(At @jakebeal's request, these are my comments turned into an answer.)
Is there a particular reason why you can't do John (2010, pp.10-12)? I would hope most readers could understand that any information you were citing came from one of those 3 pages and could go and search for it themselves.
In my mind it's a matter of readability over specificity. Part of that comes from my background in computer engineering - I subscribe to the belief that when writing code, it's more important that a human can read the code than its conciseness (with exceptions, of course). Similarly, when writing a paper, I personally think it's more readable to combine the 3 pages into a single citation and only interrupt the reader once.
Imagine critiquing an author's argument that spans 10 pages - it becomes a mess after a while:
Smith (2nd Age, pp. 389) claims in his book "The Art of Dragon-Ryding" that red dragons are the easiest to ride. He backs this up by pointing out their smaller stature (pp. 390), their powerful hindlegs (pp. 391), their intelligence (pp. 392-393), their natural resistance to werewolves and other such creatures (pp. 394), and so on.
Much simpler would be to use a single citation and allow readers to go searching for specifics - so long as they know it's not YOUR idea and where they can go to find the idea.
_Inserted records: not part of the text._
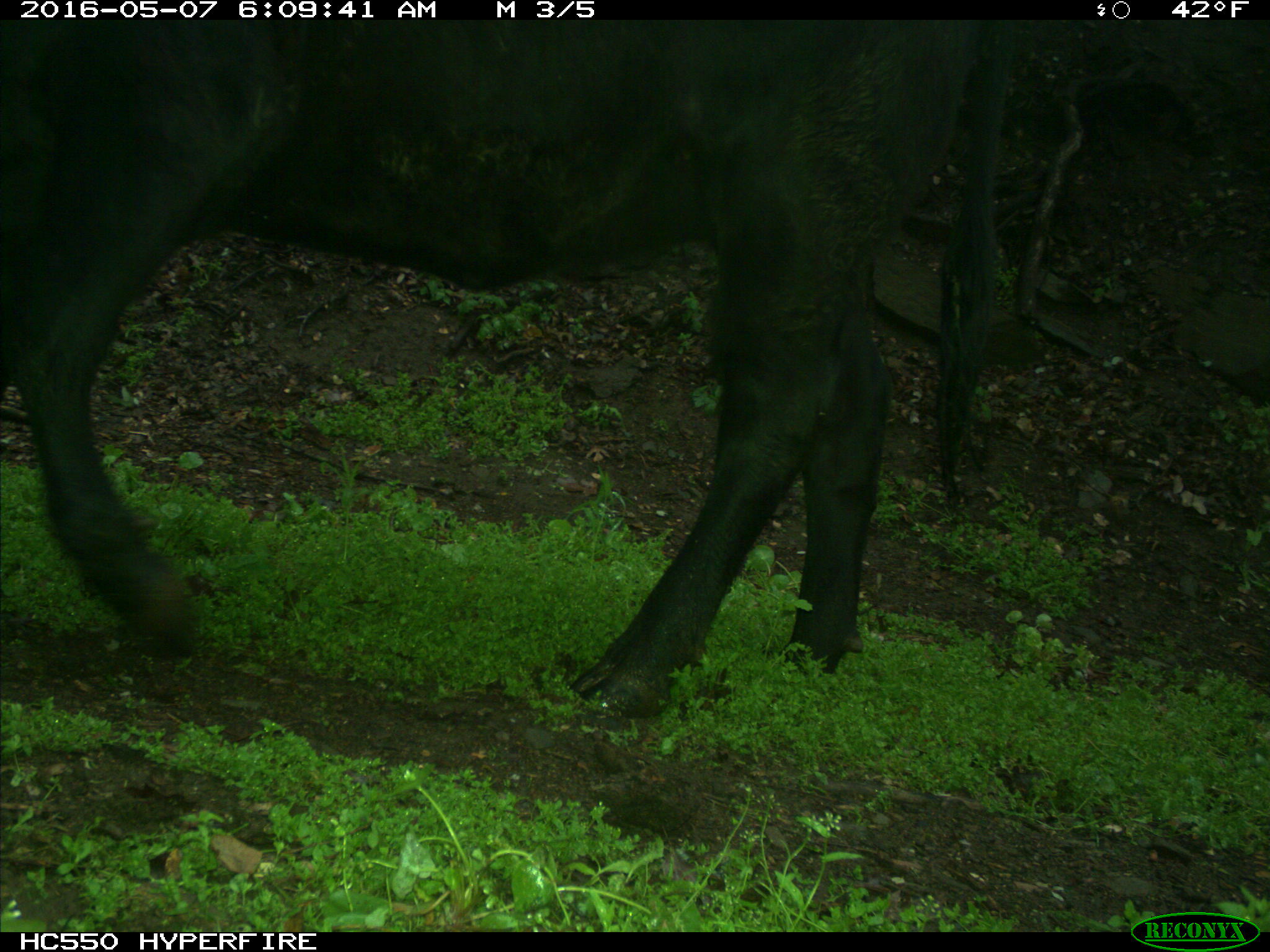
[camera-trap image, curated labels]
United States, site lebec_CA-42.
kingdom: Animalia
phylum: Chordata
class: Mammalia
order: Artiodactyla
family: Bovidae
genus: Bos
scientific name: Bos taurus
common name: domestic cow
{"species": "Bos taurus (domestic cow)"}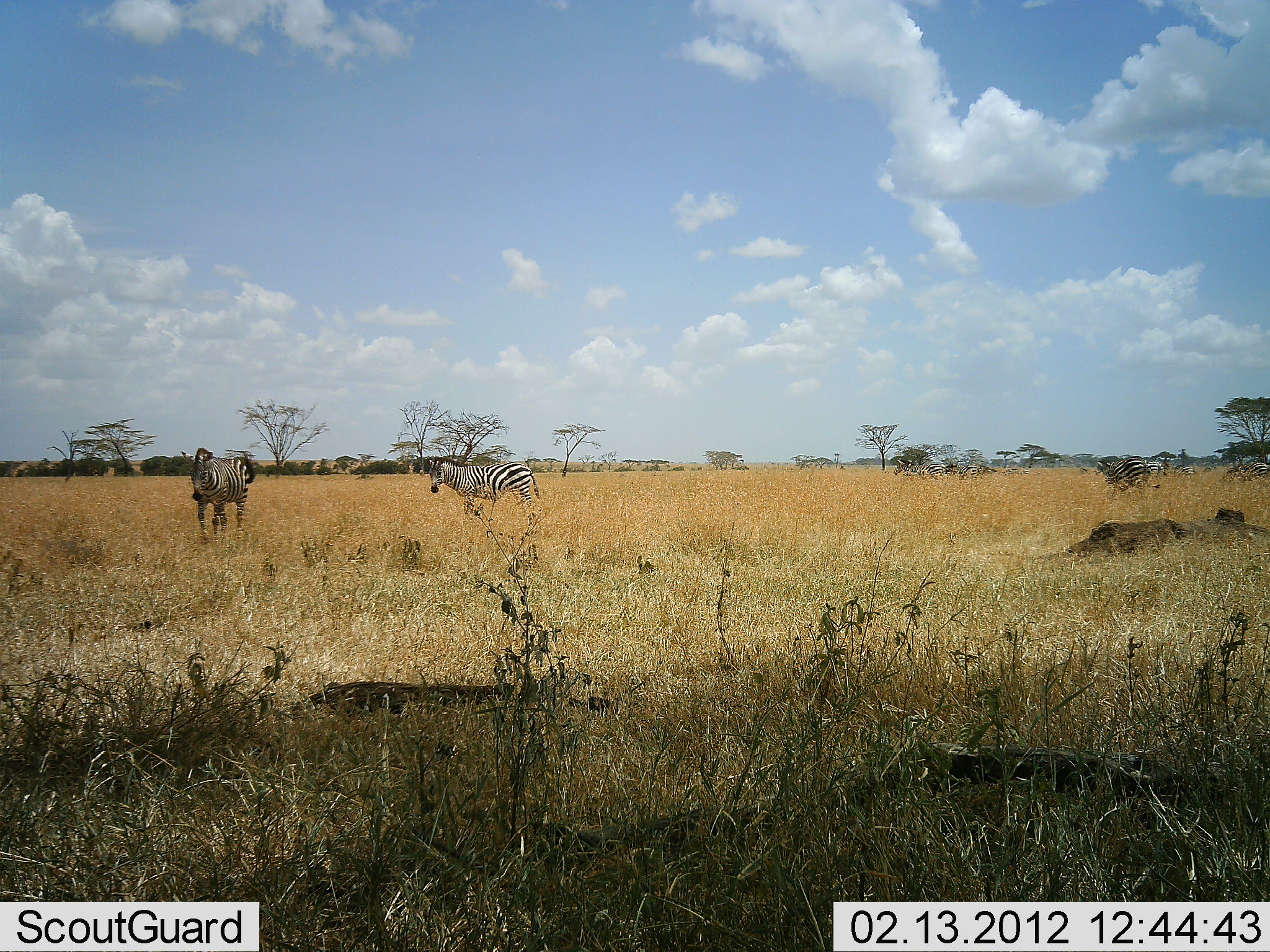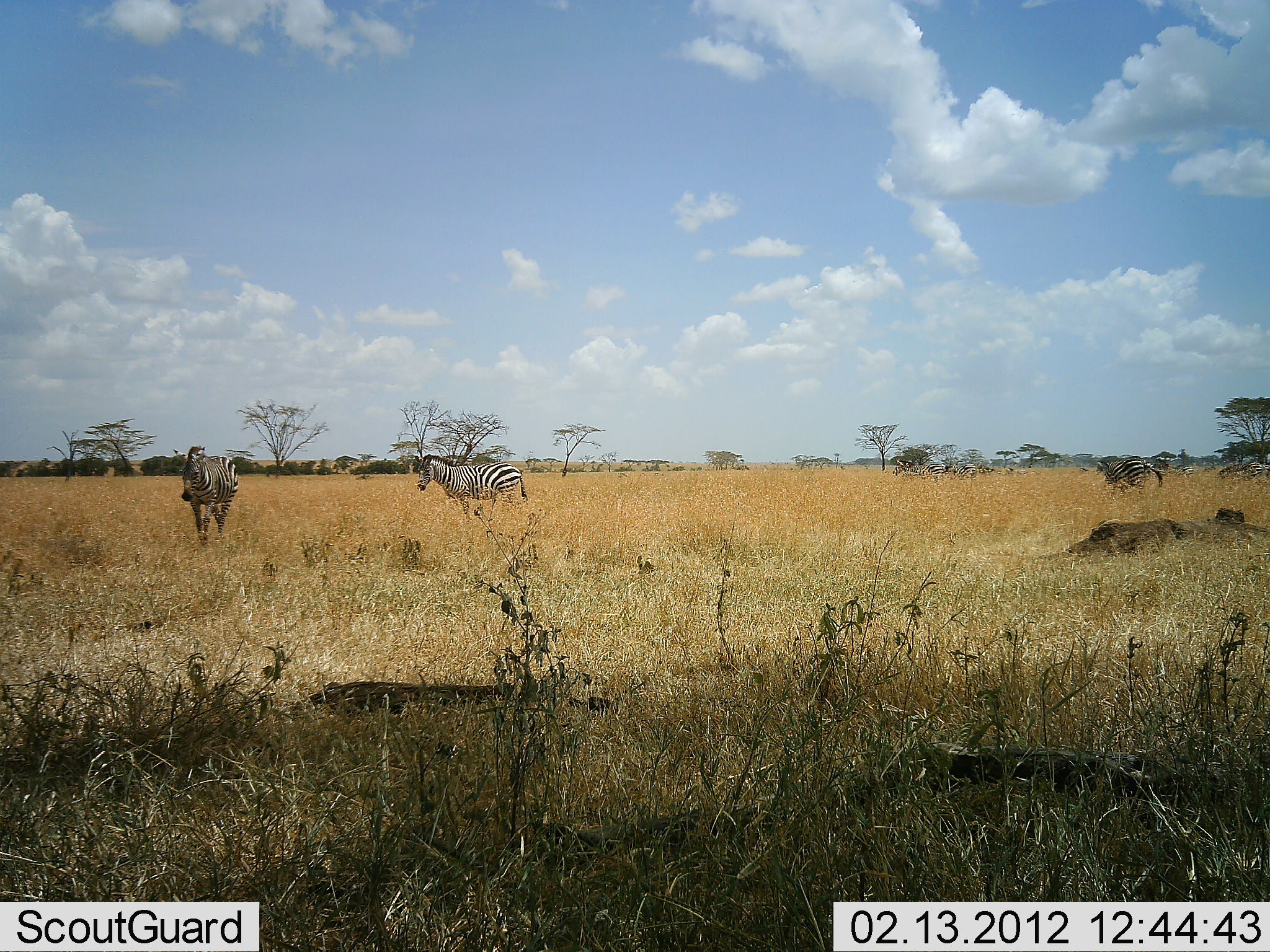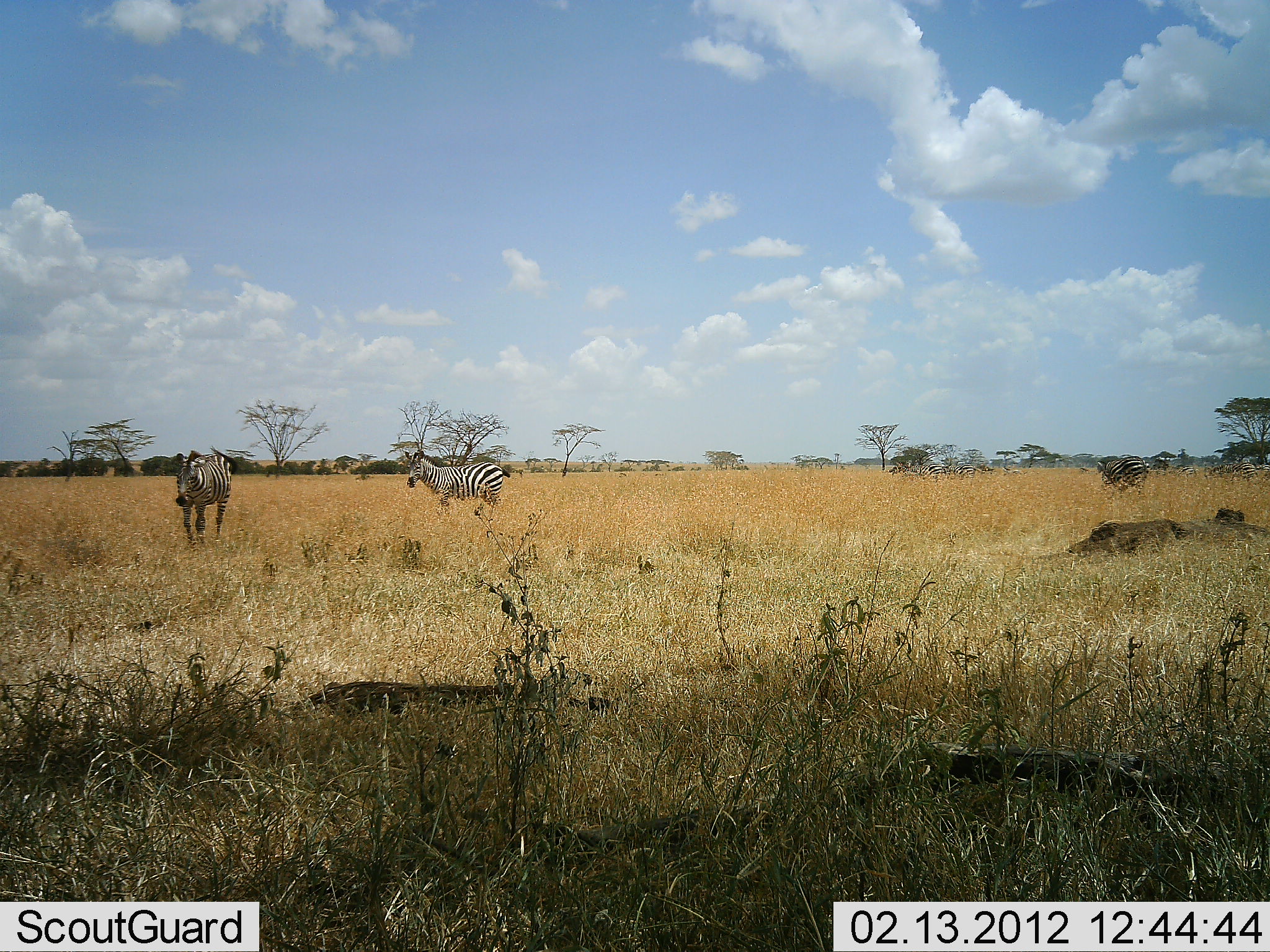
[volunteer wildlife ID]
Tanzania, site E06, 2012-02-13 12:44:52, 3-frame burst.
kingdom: Animalia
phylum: Chordata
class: Mammalia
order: Perissodactyla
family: Equidae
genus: Equus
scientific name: Equus quagga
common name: plains zebra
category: zebra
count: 5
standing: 26%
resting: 0%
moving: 89%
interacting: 0%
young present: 0%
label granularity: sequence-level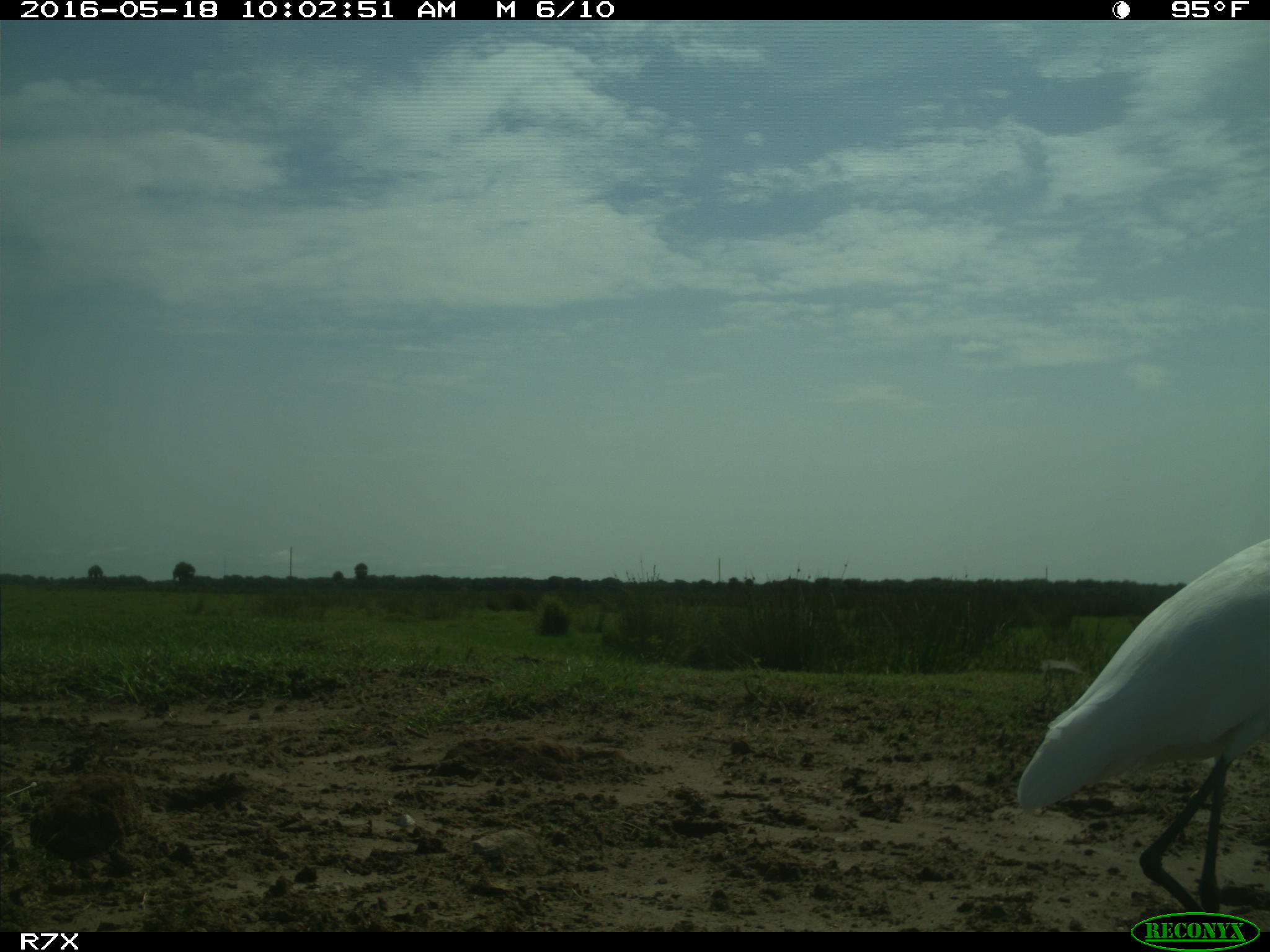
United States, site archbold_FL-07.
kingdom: Animalia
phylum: Chordata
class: Aves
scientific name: Aves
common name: birds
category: unidentified bird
Unidentified bird (birds) (Aves).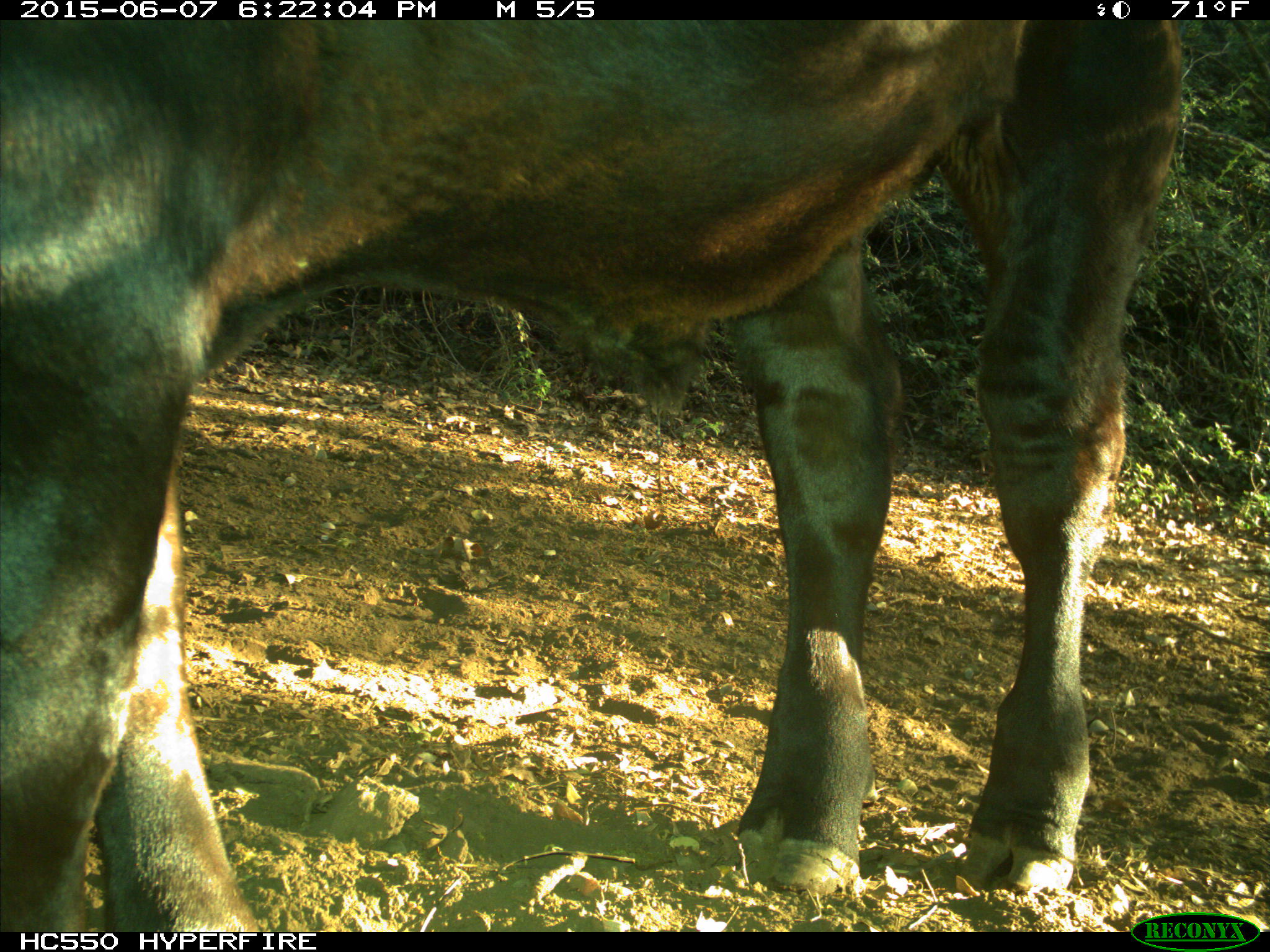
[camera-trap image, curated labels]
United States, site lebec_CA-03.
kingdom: Animalia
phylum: Chordata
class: Mammalia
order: Artiodactyla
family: Bovidae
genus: Bos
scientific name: Bos taurus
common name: domestic cow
Note that (at least in my opinion) this is easier to read with little if any loss of accuracy:
Smith (2nd Age, pp. 389-94) claims in his book "The Art of Dragon-Ryding" that red dragons are the easiest to ride. He backs this up by pointing out their smaller stature, their powerful hindlegs, their intelligence, their natural resistance to werewolves and other such creatures, and so on.
As a final note, remember that not every field of academia uses the same citation style (and not even every subfield within a field). When citing papers or books, the standards may change even from journal to journal within a particular subfield. So when in doubt, talk to the authority in charge - be that a course instructor, a journal editor, a conference organizer, etc.